ACGACGCTCTTCCGATCTTGTACCTTNNNNNNNDCCCCCCCCCTTT。

According to some embodiments, the molecular tag in the TSO primer is NNNNNNNN, wherein the plurality of N is one of A, T, C, G, respectively, and the spacer sequence is one of CTAAC, CAGCA, ATAAC.

According to some further embodiments, the spacer sequence in the TSO primer is located at the 3' end of the molecular tag.

According to some further embodiments, the sequence of the TSO primer is

CAGTGGTATCAACCAGTNNNNNNSPACERGrGrG, wherein SPACER is the above SPACER sequence, and rG is ribonucleic acid.

According to some preferred embodiments, the simultaneous introduction of 8 base UMI in the reverse transcription primer and the TSO primer results in a synthesized cDNA containing 16 base UMI tags, up to 3.22×10 can be achieved ⁹ Molecular tag (4) ⁷ ×3×4 ⁸ ＝3.22×10 ⁹ )。

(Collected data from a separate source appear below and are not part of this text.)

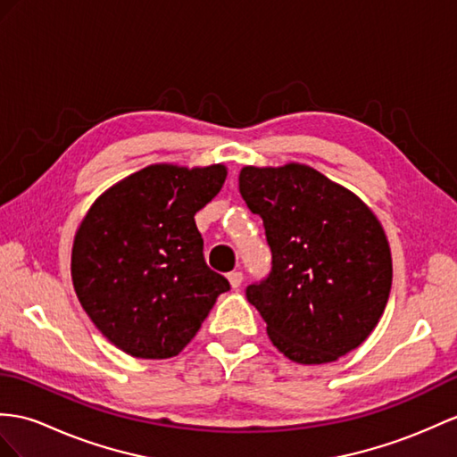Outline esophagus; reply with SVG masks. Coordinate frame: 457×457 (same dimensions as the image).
<instances>
[{
    "instance_id": "esophagus-1",
    "label": "esophagus",
    "mask_w": 457,
    "mask_h": 457,
    "mask_svg": "<svg viewBox=\"0 0 457 457\" xmlns=\"http://www.w3.org/2000/svg\"><path fill=\"white\" fill-rule=\"evenodd\" d=\"M242 281H244L242 271H232V273H228V283H230L232 288H238V287L242 285Z\"/></svg>"
}]
</instances>
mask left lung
Here are the masks:
<instances>
[{
	"label": "left lung",
	"instance_id": "1",
	"mask_svg": "<svg viewBox=\"0 0 457 457\" xmlns=\"http://www.w3.org/2000/svg\"><path fill=\"white\" fill-rule=\"evenodd\" d=\"M244 202L263 219L273 267L246 288L287 359L326 364L354 351L380 321L392 252L359 195L308 164L244 166Z\"/></svg>",
	"mask_w": 457,
	"mask_h": 457
}]
</instances>
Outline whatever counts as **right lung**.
<instances>
[{
	"instance_id": "add662e5",
	"label": "right lung",
	"mask_w": 457,
	"mask_h": 457,
	"mask_svg": "<svg viewBox=\"0 0 457 457\" xmlns=\"http://www.w3.org/2000/svg\"><path fill=\"white\" fill-rule=\"evenodd\" d=\"M225 164H151L96 197L75 232L71 279L87 316L136 359L176 357L230 285L209 270L194 215Z\"/></svg>"
}]
</instances>
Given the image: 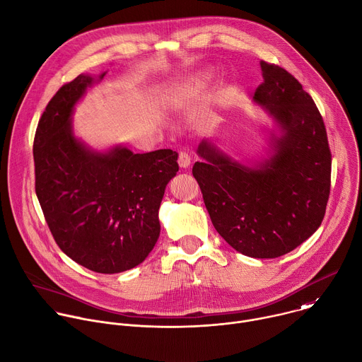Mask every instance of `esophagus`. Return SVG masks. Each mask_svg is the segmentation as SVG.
<instances>
[{
	"instance_id": "obj_1",
	"label": "esophagus",
	"mask_w": 362,
	"mask_h": 362,
	"mask_svg": "<svg viewBox=\"0 0 362 362\" xmlns=\"http://www.w3.org/2000/svg\"><path fill=\"white\" fill-rule=\"evenodd\" d=\"M180 168H189L190 166V155L187 152H180L177 158Z\"/></svg>"
}]
</instances>
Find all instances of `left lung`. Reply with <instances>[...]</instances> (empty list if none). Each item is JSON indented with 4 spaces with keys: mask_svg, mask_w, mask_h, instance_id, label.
Wrapping results in <instances>:
<instances>
[{
    "mask_svg": "<svg viewBox=\"0 0 362 362\" xmlns=\"http://www.w3.org/2000/svg\"><path fill=\"white\" fill-rule=\"evenodd\" d=\"M264 81L255 92L283 129L262 168L240 165L206 141L204 162L192 173L217 233L237 252L280 257L320 227L331 186V151L322 116L303 85L284 68L260 61Z\"/></svg>",
    "mask_w": 362,
    "mask_h": 362,
    "instance_id": "left-lung-1",
    "label": "left lung"
}]
</instances>
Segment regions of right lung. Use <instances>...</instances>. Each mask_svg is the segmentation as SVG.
<instances>
[{
    "label": "right lung",
    "mask_w": 362,
    "mask_h": 362,
    "mask_svg": "<svg viewBox=\"0 0 362 362\" xmlns=\"http://www.w3.org/2000/svg\"><path fill=\"white\" fill-rule=\"evenodd\" d=\"M93 81L78 75L48 102L34 138L35 193L59 249L95 273L113 274L152 252L160 202L179 165L172 149L96 153L78 142L71 113Z\"/></svg>",
    "instance_id": "add662e5"
}]
</instances>
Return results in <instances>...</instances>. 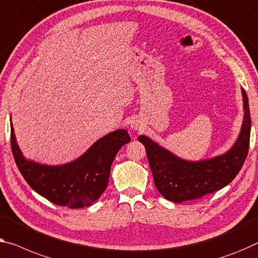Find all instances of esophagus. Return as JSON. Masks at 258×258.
<instances>
[{"instance_id":"34e87169","label":"esophagus","mask_w":258,"mask_h":258,"mask_svg":"<svg viewBox=\"0 0 258 258\" xmlns=\"http://www.w3.org/2000/svg\"><path fill=\"white\" fill-rule=\"evenodd\" d=\"M131 128H132L133 131H139V130H141L139 122H137V121H133L132 124H131Z\"/></svg>"}]
</instances>
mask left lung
<instances>
[{
  "mask_svg": "<svg viewBox=\"0 0 258 258\" xmlns=\"http://www.w3.org/2000/svg\"><path fill=\"white\" fill-rule=\"evenodd\" d=\"M243 121L236 141L227 152L198 161L182 159L147 136H139L145 146L154 184L168 201L182 203L220 190L232 182L243 166L250 141L251 119L247 92L241 88Z\"/></svg>",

According to some embodiments, the reverse transcription system comprises 1. Mu.L of extension-reverse transcription buffer, 0.75. Mu.L of 100mM DTT, 0.27. Mu.L of 100mM dCTP, 3. Mu.L of 5M betaine, 0.09. Mu.L of 1M MgCl per 10. Mu.L of the reverse transcription system ₂ mu.L of 20mM of the reverse transcription primer (C9T3_UMI_RT_primer), 0.1. Mu.L of 100mM of the TSO primer (SPACER_TSO_UMI_primer), 1. Mu.L of reverse transcriptase, 1. Mu.L of dNTP mixture each 10mM, 0.2. Mu.L of RNase inhibitor, 2.09. Mu.L of enzyme-free water.

According to some embodiments, the PolyA polymerase reaction system comprises 0.5. Mu.L of 10mM GTP/ITP mixture, 1. Mu.L Poly (A) polymerase, 0.5. Mu.L extension-reverse transcription buffer, 0.2. Mu.L RNase inhibitor, 0.8. Mu.L enzyme-free water per 3. Mu.L of the PolyA polymerase reaction system.

Wherein the extension-reverse transcription buffer may be a conventional buffer, e.g., may comprise 50mM Tris-HCl, pH 8.3, 75mM KCl,3mM MgCl ₂ And 20mM DTT buffer; it can also be life 5x first strand synthesis buffer, e.g.comprising 50mM NaCl,10mM Tris-HCl,10mM MgCl ₂ And 1mM DTT buffer.

Preferably, the molar concentration ratio of GTP to ITP in the GTP/ITP mixture is 3:1.

According to some embodiments, the specific steps of step (1) are: the cell samples or embryo samples were dissolved in 2. Mu.L of 0.2% (v/v) Triton X-100, denatured at 72℃for 3min, and immediately thereafter placed on ice.

According to some embodiments, the system of step (2) is reacted at 37℃for 1-2 hours, followed by 5min inactivation of Poly (A) polymerase at 65℃and short storage at 4 ℃.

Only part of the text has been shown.